Scraped caption text data:
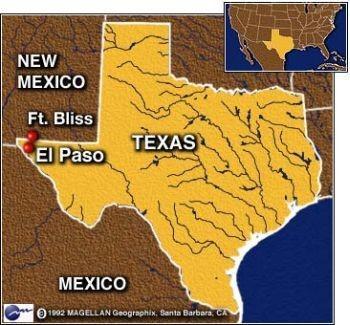 Fort Bliss El Paso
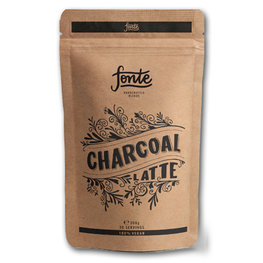 Fonte Superfood Latte Charcoal (1x300gr)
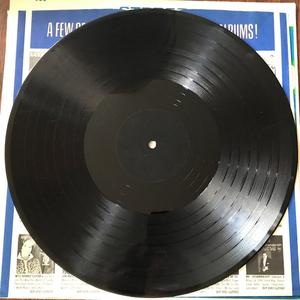 Del Sannon - Acetato de Home And Away (1966) grabado solo por una cara. Única copia conocida en Discogs.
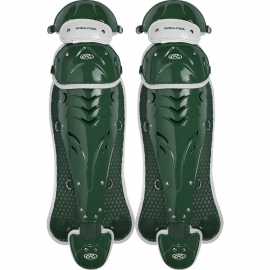 """Rawlings Adult VELO Series 16.5"""" Catcher's Leg Guards"""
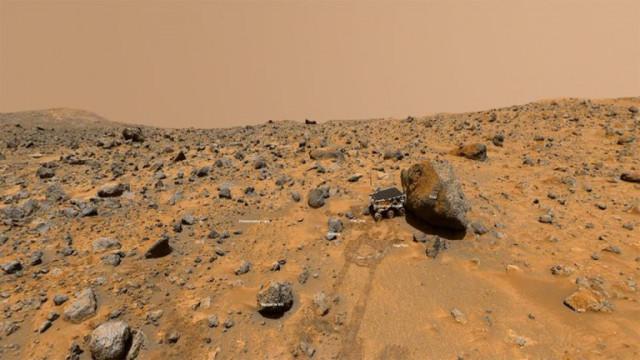 Обясниха защо хората не могат да живеят на Луната и Марс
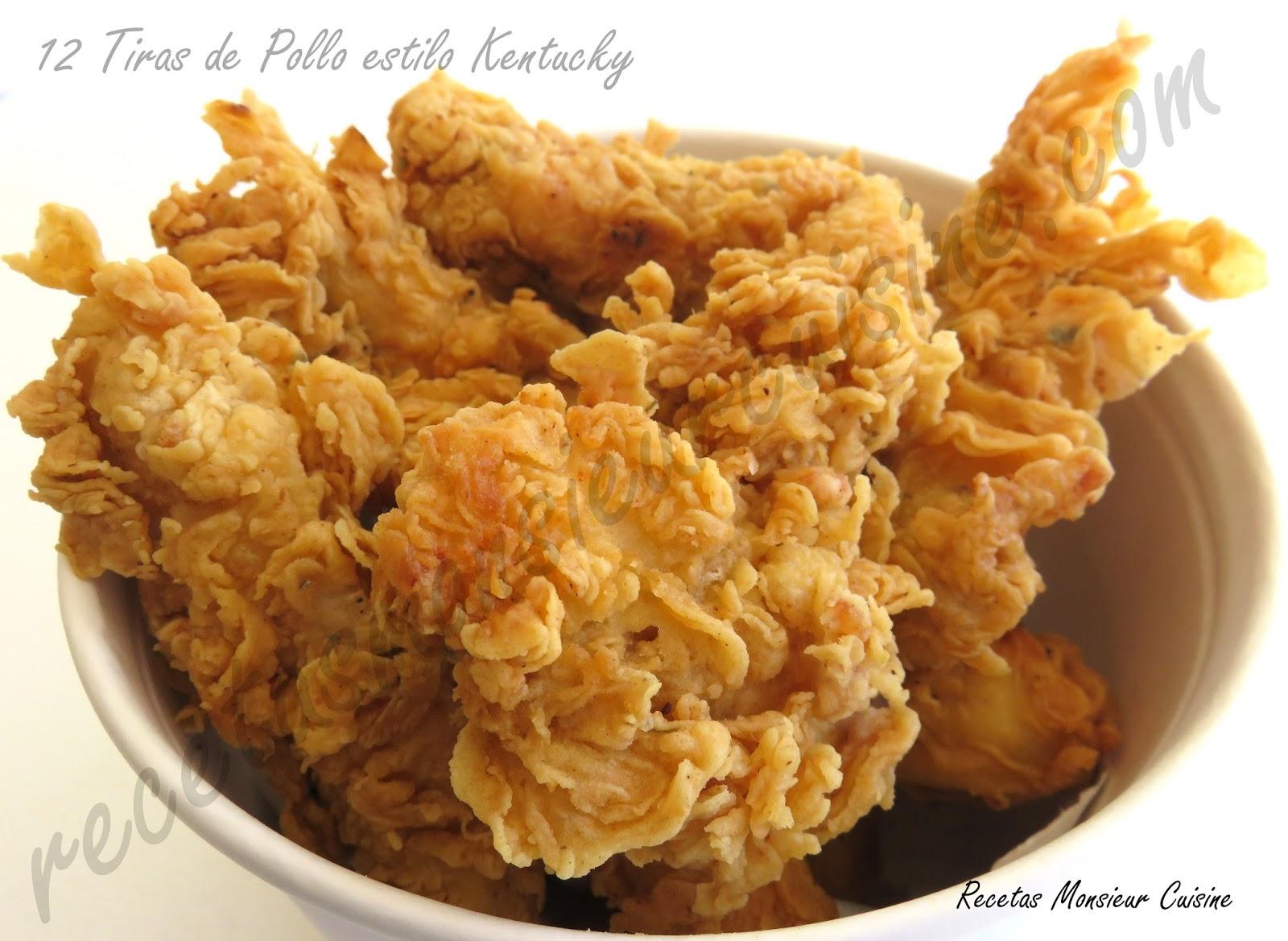 Recetas Monsieur Cuisine 12 Tiras De Pollo Estilo Kentucky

Work item: Pictures stay out; the data above is to be returned exactly.

Response area:
 Fort Bliss El Paso
 Fonte Superfood Latte Charcoal (1x300gr)
 Del Sannon - Acetato de Home And Away (1966) grabado solo por una cara. Única copia conocida en Discogs.
 """Rawlings Adult VELO Series 16.5"""" Catcher's Leg Guards"""
 Обясниха защо хората не могат да живеят на Луната и Марс
 Recetas Monsieur Cuisine 12 Tiras De Pollo Estilo Kentucky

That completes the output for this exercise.